# traveling around europe on settlement visa!!!!



## mous.am (Sep 28, 2012)

Hi guys,
Just wanted to check if am allowed to go on holidays to any of the eurpean countries?
I do have the 33 months uk spouse visa
Thank you in advance


----------



## nyclon (Apr 3, 2011)

mous.am said:


> Hi guys,
> Just wanted to check if am allowed to go on holidays to any of the eurpean countries?
> I do have the 33 months uk spouse visa
> Thank you in advance


Your spouse visa has nothing to do with whether you can travel to other countries. If you are a citizen of a country which requires you to get a visa before travelling to a particular country then you will need a visa.


----------



## WestCoastCanadianGirl (Mar 17, 2012)

Yes, you can leave the UK, _but_, you are still subject to visa restrictions imposed by the government of the country you're visiting for people who are on the same passport as yourself... I don't know where you're from, but let's pretend you are travelling on a Canadian passport. If you wanted to go to Moscow, Russia on a Canadian passport, you would still be required to get a visa to visit before you arrived (as do British citizens), whereas to go to the United States on a Canadian passport, you do not need any special visa or entry clearance (Britons need ESTA/Visa Waiver). 

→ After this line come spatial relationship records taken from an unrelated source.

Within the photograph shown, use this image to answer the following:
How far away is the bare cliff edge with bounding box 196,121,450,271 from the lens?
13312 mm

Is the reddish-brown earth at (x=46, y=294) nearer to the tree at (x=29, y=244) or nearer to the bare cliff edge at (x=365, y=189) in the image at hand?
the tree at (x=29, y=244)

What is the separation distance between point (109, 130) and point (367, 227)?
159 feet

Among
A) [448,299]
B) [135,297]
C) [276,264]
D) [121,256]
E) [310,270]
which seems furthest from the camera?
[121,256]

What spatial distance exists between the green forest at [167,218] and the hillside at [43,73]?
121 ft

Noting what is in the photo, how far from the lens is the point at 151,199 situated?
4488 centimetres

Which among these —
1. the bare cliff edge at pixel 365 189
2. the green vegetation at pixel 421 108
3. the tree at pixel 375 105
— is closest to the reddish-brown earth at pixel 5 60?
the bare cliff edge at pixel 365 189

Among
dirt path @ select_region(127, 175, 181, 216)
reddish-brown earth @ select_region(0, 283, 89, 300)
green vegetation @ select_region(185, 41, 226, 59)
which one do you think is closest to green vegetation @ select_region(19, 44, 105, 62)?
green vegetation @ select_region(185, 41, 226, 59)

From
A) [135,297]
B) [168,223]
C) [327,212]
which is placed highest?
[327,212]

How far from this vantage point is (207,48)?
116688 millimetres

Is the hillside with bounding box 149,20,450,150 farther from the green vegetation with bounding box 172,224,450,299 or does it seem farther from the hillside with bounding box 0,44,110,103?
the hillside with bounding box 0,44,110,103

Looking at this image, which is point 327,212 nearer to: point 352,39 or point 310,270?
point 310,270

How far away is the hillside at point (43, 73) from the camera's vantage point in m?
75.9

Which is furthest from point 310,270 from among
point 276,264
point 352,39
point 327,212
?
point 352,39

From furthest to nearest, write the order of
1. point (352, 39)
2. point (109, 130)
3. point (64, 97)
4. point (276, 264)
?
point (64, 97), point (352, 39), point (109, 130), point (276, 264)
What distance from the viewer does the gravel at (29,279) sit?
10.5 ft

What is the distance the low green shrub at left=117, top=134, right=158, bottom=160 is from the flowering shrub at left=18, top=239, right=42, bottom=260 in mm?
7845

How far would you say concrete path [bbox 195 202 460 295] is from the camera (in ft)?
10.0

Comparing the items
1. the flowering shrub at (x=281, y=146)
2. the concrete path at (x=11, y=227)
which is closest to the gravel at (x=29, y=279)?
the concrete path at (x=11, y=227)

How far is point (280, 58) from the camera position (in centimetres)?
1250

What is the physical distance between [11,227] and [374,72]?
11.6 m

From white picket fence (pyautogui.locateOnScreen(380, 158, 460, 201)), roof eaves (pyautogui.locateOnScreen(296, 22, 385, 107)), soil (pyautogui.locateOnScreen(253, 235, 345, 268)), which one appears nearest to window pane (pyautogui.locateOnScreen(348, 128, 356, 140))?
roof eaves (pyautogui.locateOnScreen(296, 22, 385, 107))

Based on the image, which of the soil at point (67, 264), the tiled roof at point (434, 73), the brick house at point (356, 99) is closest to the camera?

It also goes without saying that you should _be sure that you have your Biometric Residence Permit with you_... take it with you on your holiday but _do *not* lose it_... you will have much trouble getting back into the UK without it.


----------



## mous.am (Sep 28, 2012)

Thanks for your reply,
I am currently living and working in the UK on spouse visa,am egyptian and my husband is british and we planning to go to spain for holiday in june,now I get. I will need to apply for a spanish visa to be able to travel there.
Thanks for your reply


----------